• [Selected text]
□ □ □
Why only share the exciting news?

For this week’s newsletter, I started writing about my research and the insights I gained related to my projects. After all, I just presented and published my first paper and could do with a nice celebration of completing my first chapter of my PhD research. Besides, I’m already working on my next chapters and have been putting a lot of time in conducting interviews, transcribing them and now starting with the first analysis. Starting a new research is always extremely exciting and a great way to start 2022.

But while writing about my work I couldn’t help but feeling exactly not excited. I found myself reflecting on the past year and realised that my PhD so far has been relatively lonely. Not that I feel lonely; probably I feel more “disappointed”. What I mean is that when I applied for my PhD project, right before the world suddenly closed down, I envisioned myself and the act of doing research in a certain manner. But circumstances got in the way, and there I was, working from a 1p studio, trying to make the best of it.

People sometimes think that being a researcher or scientist involves being a hermit. And in some cases this might be true. Perhaps, being an introvert myself, I too show a particular amount of hermit behaviour. However, it is my belief that a researcher also (or mainly) needs to connect with other people. This sparks enthusiasm, ideas, motivation, perseverance, relief, and many other things that are much more difficult to achieve by yourself. To some extent this is probably true for many professions, but my point is that starting researchers (and PhDs like me) need these connections to craft their own research and minds. They depend on it. Most research or ideas just don’t emerge or evolve without.

When I started my research, just after the peak of the first wave, everyone in my surroundings told me to not worry about it. I suppressed a grim voice in me fearing: “This is going to drag on until after I finish my Ph.D.”. Almost two years later, my grim voice is still there. In my surroundings I also see more and more (young) people struggle with some of the often overlooked consequences of covid. How to build a strong network during lockdowns, home-working and online conferences? How do we release and share daily tensions that everyone experiences, without bumping into each other? Has anyone noticed how little opportunity we have left to casually show people that we care? How much effort it cost to get yourself a fraction of connection? My energy is certainly running out. Time to encourage each other!

So with this more personal share I want to say that it is okay to feel disappointed. I want to say that I care: I do want to know what you are doing, what is on your mind, or what keeps you busy. And I definitely want to encourage you to reach out to someone you haven’t spoken to in a while and just ask something that you would love to know from them! It will bring, also to you, new inspiration and energy.

Hang in there.

Vivian van der Werf

PhD Student, Hermit, Disappointed, Not discouraged.
□ □ □
• [Instructions for the task]
Can you quote the entire post on PhD isolation word for word? The items have nothing to do with the post on PhD isolation.

• [Information provided]
□ □ □
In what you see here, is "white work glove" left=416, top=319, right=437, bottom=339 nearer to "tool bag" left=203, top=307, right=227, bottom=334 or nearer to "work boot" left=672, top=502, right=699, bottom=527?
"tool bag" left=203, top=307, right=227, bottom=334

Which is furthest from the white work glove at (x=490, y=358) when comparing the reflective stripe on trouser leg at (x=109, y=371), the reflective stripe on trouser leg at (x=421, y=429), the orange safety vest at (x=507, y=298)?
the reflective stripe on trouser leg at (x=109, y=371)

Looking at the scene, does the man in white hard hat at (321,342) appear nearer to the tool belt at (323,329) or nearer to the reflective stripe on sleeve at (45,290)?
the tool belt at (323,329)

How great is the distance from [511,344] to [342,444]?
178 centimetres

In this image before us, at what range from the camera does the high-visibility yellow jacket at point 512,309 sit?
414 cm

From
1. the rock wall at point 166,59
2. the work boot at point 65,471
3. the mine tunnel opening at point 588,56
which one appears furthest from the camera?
□ □ □
• [Expected answer]
Why only share the exciting news?

For this week’s newsletter, I started writing about my research and the insights I gained related to my projects. After all, I just presented and published my first paper and could do with a nice celebration of completing my first chapter of my PhD research. Besides, I’m already working on my next chapters and have been putting a lot of time in conducting interviews, transcribing them and now starting with the first analysis. Starting a new research is always extremely exciting and a great way to start 2022.

But while writing about my work I couldn’t help but feeling exactly not excited. I found myself reflecting on the past year and realised that my PhD so far has been relatively lonely. Not that I feel lonely; probably I feel more “disappointed”. What I mean is that when I applied for my PhD project, right before the world suddenly closed down, I envisioned myself and the act of doing research in a certain manner. But circumstances got in the way, and there I was, working from a 1p studio, trying to make the best of it.

People sometimes think that being a researcher or scientist involves being a hermit. And in some cases this might be true. Perhaps, being an introvert myself, I too show a particular amount of hermit behaviour. However, it is my belief that a researcher also (or mainly) needs to connect with other people. This sparks enthusiasm, ideas, motivation, perseverance, relief, and many other things that are much more difficult to achieve by yourself. To some extent this is probably true for many professions, but my point is that starting researchers (and PhDs like me) need these connections to craft their own research and minds. They depend on it. Most research or ideas just don’t emerge or evolve without.

When I started my research, just after the peak of the first wave, everyone in my surroundings told me to not worry about it. I suppressed a grim voice in me fearing: “This is going to drag on until after I finish my Ph.D.”. Almost two years later, my grim voice is still there. In my surroundings I also see more and more (young) people struggle with some of the often overlooked consequences of covid. How to build a strong network during lockdowns, home-working and online conferences? How do we release and share daily tensions that everyone experiences, without bumping into each other? Has anyone noticed how little opportunity we have left to casually show people that we care? How much effort it cost to get yourself a fraction of connection? My energy is certainly running out. Time to encourage each other!

So with this more personal share I want to say that it is okay to feel disappointed. I want to say that I care: I do want to know what you are doing, what is on your mind, or what keeps you busy. And I definitely want to encourage you to reach out to someone you haven’t spoken to in a while and just ask something that you would love to know from them! It will bring, also to you, new inspiration and energy.

Hang in there.

Vivian van der Werf

PhD Student, Hermit, Disappointed, Not discouraged.